**주어진 과제 1:** 아래 목록에서 "latter"라는 단어가 들어 있는 줄을 모두 모아 주세요. 대문자와 소문자는 구분합니다.

**발췌문:**

------------------------

1. 지역에 따라서 선호하는 게임 장르가 다를까?

유럽/북미/일본/기타 지역에 대한 각 연도별로 선호하는 게임 장르 top3 분석! (지역별 출고량 기준 비교)

#1.북미
na_genre = dict()
favorite_na_genre = []

for year in years:
  top3_na = []
  if year == 2020.0:
    if (df[df['Year']==year].sort_values('NA_Sales',ascending=False).NA_Sales.values[0]) == 0.0:
      continue
    else:
      top3_na.append((df[df['Year']==year].sort_values('NA_Sales',ascending=False).Genre.values[0]))
      na_genre[year] = top3_na
      favorite_na_genre.append((df[df['Year']==year].sort_values('NA_Sales',ascending=False).Genre.values[0]))
  elif year > 2012.0:
    for _,_,_,genre,_,topvalue,_,_,_ in df[df['Year']==year].sort_values('NA_Sales',ascending=False).head(3).values:
      if topvalue == 0.0:
        break
      else:
        top =  genre
        favorite_na_genre.append(top)
        top3_na.append(top)
        na_genre[year] = top3_na

print('\n 북미 지역 탑3 장르\n')
for key in na_genre.keys():
  print('{0} : {1}'.format(key,na_genre[key]))

#2.유럽
eu_genre = dict()
favorite_eu_genre = []

for year in years:
  top3_eu = []
  if year == 2020.0:
    if (df[df['Year']==year].sort_values('EU_Sales',ascending=False).EU_Sales.values[0]) == 0.0:
      continue
    else:
      eu_genre[year] = (df[df['Year']==year].sort_values('EU_Sales',ascending=False).Genre.values[0])

------------------------

**추출한 정보:**
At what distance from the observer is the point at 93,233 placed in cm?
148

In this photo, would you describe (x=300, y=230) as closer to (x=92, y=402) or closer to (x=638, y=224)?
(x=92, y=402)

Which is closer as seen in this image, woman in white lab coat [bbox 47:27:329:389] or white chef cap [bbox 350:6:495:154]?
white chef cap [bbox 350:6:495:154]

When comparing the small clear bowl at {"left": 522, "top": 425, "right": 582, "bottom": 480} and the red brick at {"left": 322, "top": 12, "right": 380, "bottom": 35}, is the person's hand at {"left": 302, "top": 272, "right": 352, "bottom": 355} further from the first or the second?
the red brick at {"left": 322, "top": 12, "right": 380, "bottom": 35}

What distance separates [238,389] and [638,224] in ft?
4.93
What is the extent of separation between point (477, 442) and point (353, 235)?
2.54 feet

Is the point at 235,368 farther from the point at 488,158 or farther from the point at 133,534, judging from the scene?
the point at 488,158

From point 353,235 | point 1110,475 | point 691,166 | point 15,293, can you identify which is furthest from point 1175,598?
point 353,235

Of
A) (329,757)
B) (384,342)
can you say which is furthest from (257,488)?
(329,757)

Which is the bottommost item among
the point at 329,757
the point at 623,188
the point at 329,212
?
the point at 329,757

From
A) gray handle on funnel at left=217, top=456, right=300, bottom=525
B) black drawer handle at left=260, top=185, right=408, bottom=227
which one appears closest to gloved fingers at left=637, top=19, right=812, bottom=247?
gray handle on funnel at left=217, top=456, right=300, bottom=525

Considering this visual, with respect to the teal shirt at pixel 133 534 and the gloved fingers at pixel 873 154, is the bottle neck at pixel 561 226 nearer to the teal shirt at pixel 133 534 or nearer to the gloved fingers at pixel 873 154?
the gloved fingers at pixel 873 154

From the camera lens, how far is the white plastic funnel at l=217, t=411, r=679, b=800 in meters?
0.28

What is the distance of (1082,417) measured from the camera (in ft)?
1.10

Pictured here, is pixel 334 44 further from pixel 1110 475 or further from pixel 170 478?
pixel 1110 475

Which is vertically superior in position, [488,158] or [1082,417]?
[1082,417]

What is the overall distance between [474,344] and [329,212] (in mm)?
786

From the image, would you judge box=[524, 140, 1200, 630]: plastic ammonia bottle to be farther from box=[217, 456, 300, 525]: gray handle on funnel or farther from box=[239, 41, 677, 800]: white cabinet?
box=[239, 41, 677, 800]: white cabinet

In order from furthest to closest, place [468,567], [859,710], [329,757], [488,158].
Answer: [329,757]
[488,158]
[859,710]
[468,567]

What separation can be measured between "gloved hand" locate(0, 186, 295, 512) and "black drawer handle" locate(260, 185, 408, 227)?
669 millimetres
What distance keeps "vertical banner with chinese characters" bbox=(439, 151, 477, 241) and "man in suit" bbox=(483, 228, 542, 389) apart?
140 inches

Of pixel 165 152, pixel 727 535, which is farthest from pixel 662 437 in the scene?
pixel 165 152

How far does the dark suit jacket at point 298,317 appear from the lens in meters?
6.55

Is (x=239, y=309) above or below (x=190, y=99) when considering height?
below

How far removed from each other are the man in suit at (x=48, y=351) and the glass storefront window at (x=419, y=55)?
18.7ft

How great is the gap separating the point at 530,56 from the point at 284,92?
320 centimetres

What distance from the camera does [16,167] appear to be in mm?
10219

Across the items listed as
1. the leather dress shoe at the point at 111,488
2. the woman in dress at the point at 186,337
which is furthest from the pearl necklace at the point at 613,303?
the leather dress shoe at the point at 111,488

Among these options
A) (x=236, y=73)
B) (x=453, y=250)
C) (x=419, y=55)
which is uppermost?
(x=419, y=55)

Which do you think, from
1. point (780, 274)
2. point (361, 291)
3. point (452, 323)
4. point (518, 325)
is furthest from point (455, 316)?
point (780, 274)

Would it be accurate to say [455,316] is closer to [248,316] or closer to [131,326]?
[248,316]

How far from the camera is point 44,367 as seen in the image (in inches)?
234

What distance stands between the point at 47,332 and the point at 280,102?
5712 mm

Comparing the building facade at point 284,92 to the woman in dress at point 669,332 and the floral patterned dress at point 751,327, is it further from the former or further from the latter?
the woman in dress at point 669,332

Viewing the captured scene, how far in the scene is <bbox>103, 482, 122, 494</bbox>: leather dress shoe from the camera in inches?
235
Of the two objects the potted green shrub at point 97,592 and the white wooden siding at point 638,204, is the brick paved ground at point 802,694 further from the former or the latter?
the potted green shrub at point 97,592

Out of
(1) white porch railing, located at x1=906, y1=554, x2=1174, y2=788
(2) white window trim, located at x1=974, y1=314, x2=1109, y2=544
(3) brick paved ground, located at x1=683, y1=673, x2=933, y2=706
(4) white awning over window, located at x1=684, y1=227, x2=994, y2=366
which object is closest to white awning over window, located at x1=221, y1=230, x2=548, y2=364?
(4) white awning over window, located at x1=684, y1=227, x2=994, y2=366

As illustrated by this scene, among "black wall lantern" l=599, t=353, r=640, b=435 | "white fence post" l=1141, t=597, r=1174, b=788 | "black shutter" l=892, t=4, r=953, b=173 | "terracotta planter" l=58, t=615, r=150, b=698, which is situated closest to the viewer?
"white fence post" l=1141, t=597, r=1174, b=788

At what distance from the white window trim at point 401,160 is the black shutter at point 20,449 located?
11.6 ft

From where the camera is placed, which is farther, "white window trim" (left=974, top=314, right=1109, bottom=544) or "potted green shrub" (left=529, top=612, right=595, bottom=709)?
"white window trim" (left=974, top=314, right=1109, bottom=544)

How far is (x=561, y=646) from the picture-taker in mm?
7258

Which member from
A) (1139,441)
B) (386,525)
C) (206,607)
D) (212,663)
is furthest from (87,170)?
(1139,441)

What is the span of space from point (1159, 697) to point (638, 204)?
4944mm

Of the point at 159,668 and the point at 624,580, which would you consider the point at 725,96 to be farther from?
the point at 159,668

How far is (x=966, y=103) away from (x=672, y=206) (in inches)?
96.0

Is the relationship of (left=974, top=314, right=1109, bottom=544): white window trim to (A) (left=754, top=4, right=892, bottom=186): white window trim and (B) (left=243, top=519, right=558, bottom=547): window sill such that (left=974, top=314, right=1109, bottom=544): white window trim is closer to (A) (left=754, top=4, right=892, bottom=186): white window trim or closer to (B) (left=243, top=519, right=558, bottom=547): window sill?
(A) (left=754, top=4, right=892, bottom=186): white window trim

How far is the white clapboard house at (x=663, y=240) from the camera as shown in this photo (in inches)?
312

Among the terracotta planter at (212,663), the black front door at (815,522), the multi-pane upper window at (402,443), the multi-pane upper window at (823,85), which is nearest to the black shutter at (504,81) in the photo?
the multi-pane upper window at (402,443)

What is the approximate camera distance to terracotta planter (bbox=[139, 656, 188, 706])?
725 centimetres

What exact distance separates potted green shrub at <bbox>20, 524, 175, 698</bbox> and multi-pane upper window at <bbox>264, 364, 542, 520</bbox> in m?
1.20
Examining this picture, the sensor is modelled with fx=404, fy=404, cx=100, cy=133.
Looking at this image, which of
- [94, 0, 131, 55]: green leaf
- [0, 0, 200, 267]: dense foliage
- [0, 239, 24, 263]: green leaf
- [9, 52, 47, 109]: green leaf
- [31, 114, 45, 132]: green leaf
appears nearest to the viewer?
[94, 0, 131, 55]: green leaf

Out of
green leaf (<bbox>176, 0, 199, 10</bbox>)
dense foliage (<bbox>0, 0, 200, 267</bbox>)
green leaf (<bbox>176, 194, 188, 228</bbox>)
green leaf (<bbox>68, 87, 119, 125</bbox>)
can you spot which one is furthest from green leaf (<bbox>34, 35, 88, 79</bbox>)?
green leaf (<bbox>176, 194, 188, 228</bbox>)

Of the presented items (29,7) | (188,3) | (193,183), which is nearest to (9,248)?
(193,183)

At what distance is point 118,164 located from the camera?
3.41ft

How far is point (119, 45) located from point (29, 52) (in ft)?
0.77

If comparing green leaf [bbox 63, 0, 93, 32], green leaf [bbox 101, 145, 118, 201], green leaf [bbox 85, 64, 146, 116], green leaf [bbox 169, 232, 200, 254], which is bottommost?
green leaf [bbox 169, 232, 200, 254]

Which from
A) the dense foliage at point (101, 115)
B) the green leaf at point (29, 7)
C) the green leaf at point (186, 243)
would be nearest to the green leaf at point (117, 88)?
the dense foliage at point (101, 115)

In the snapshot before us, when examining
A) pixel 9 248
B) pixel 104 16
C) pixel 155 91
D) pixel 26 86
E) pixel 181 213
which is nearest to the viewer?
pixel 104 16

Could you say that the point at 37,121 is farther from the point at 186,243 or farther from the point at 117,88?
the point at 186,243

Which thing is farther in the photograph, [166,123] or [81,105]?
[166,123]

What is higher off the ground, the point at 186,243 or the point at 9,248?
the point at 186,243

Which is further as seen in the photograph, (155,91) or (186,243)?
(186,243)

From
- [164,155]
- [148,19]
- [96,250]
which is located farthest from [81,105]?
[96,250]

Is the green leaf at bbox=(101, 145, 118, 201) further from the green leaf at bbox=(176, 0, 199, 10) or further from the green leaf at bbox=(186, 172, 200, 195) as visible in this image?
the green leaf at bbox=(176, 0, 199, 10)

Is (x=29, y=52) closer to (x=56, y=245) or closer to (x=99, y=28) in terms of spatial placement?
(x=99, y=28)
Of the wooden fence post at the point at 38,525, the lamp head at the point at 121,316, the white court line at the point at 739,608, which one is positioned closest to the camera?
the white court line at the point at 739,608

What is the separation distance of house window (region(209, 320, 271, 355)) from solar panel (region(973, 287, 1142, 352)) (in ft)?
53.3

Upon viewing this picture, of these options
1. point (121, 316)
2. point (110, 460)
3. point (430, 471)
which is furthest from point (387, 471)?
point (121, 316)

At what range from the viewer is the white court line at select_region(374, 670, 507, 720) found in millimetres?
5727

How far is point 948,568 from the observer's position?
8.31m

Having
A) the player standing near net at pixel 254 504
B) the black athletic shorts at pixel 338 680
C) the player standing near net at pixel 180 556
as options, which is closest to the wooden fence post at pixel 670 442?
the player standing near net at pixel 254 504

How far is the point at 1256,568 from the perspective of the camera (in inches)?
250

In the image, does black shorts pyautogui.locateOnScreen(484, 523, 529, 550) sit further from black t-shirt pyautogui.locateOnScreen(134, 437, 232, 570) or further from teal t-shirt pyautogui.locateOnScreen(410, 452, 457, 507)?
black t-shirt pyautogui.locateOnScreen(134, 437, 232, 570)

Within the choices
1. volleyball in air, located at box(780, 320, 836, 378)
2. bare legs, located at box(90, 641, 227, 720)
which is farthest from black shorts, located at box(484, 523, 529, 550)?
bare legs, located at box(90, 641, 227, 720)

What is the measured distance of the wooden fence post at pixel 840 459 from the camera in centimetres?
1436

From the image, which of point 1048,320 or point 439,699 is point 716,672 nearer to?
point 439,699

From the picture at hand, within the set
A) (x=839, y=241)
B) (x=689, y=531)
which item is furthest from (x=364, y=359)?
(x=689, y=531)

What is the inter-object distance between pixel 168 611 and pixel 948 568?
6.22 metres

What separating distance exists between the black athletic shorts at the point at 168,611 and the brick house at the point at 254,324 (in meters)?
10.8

------------------------

**주어진 과제 2:** 위에 있는 지역별 게임 장르 분석 글에서 "elif year >"부터 "top3_na.append(top)"까지를 한 글자도 바꾸지 말고 옮겨 적으세요.

**과제 결과 1:**
Comparing the building facade at point 284,92 to the woman in dress at point 669,332 and the floral patterned dress at point 751,327, is it further from the former or further from the latter?
Of the two objects the potted green shrub at point 97,592 and the white wooden siding at point 638,204, is the brick paved ground at point 802,694 further from the former or the latter?

**과제 결과 2:**
elif year > 2012.0:
    for _,_,_,genre,_,topvalue,_,_,_ in df[df['Year']==year].sort_values('NA_Sales',ascending=False).head(3).values:
      if topvalue == 0.0:
        break
      else:
        top =  genre
        favorite_na_genre.append(top)
        top3_na.append(top)